Presenting a hot new character of a given marginalized identity as the first ever or first in X amount of years is not a new thing. When Kamala Khan debuted as Ms. Marvel in 2014, she was proclaimed far and wide to be the first Muslim character in the Marvel universe and/or superhero comics, neither of which is true. Yes, she was and remains by far the highest profile Muslim character in superhero comics, but that’s not the same as being the first, and this pattern of overemphasizing scarcity merely serves to whitewash (and straightwash, Christianwash, etc.) comics more than they’ve already done themselves.

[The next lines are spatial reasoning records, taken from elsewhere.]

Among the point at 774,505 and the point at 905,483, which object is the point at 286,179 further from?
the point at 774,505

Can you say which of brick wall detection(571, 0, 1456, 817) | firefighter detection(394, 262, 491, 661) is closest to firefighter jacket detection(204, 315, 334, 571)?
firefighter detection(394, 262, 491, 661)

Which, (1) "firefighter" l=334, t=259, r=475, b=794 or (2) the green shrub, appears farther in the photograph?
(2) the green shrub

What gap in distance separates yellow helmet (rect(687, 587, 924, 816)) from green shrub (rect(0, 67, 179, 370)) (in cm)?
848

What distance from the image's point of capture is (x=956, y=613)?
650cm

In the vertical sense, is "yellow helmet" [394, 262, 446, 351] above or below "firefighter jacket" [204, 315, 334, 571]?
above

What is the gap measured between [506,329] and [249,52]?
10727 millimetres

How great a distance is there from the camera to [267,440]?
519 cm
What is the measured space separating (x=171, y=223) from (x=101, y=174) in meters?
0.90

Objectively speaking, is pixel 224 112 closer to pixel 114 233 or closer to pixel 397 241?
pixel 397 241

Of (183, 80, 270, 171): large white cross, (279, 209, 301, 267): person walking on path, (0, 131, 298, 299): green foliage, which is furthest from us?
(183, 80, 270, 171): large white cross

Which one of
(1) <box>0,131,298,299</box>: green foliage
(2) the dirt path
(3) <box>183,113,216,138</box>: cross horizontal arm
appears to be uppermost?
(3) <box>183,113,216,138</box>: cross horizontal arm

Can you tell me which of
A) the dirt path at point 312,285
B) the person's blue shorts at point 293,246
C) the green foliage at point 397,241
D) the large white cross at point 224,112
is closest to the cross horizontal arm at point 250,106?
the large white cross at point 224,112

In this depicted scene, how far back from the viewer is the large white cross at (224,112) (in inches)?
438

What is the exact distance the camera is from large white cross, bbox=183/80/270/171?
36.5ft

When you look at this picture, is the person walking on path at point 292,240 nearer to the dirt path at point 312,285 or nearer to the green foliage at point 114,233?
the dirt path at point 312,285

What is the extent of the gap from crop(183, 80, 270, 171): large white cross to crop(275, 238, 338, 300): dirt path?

Kamala’s Muslim predecessors may have been obscure and often stereotypically presented, but that didn’t mean they weren’t important to Muslim readers.

Similarly, it was important to me to see Al Rothstein speaking Yiddish on the page, years before Whistle came along. It was important to see Harley celebrating Hanukkah, or Kate struggling with a very Jewish ambivalence about her faith. As much as I loved seeing Whistle talk about concepts like tikkun olam — and I truly, truly loved it — I can’t help being frustrated that she seems to exist in a contrived vacuum. Harley’s given a passing cameo, but Kate is absent. And notably, so is the most prominent Jewish character in the entirety of superhero comics: Bruce Wayne.

cover of Detective Comics #1033

Yes, Batman is Jewish. He has been since 2006, which established Kate Kane as Jewish and Bruce’s first cousin on his mother’s side. DC completely ignored this (in fact, I suspect most people there didn’t realize it) until last year’s Detective Comics #1033, when we saw Bruce placing a stone on Alfred Pennyworth’s grave, a Jewish mourning tradition.

When I saw that, I burst into tears. It meant that much, to feel that seen.

I’m not saying I want Batman to steal Whistle’s spotlight — he has enough comics, and she’s a delightful new character (though whether she ever appears outside of a single graphic novel remains to be seen). But it’s noteworthy that DC’s three most prominent Jewish characters live in Gotham and all we get in this book is a bare glimpse of them. It’s noteworthy that Batman has been canonically Jewish for 15 years, in which he has appeared in probably a good thousand comics or so, and his heritage has only ever been acknowledged in a single panel. It’s noteworthy that DC’s marketing somehow forgot about multiple characters in order to promote Whistle as something we had never seen before.

That forgetting feels familiar to the way the Jewish history of comics is “rediscovered” with every new think piece. Jewish characters, like Jewish creators, seem to disappear most of the time, only to be trotted out when they can be presented as a rare or surprising spectacle. But Jewish identity is baked into the very essence of the superhero, and has been since the beginning. After more than 80 years of the genre, when it’s grown from disposable entertainment for a dime to the biggest movies and TV shows in pop culture, I’m ready to see the Jewish heritage of the superhero acknowledged on a regular basis. It’s long past time.

And let’s not wait another 40 years for the next new Jewish character, huh, DC?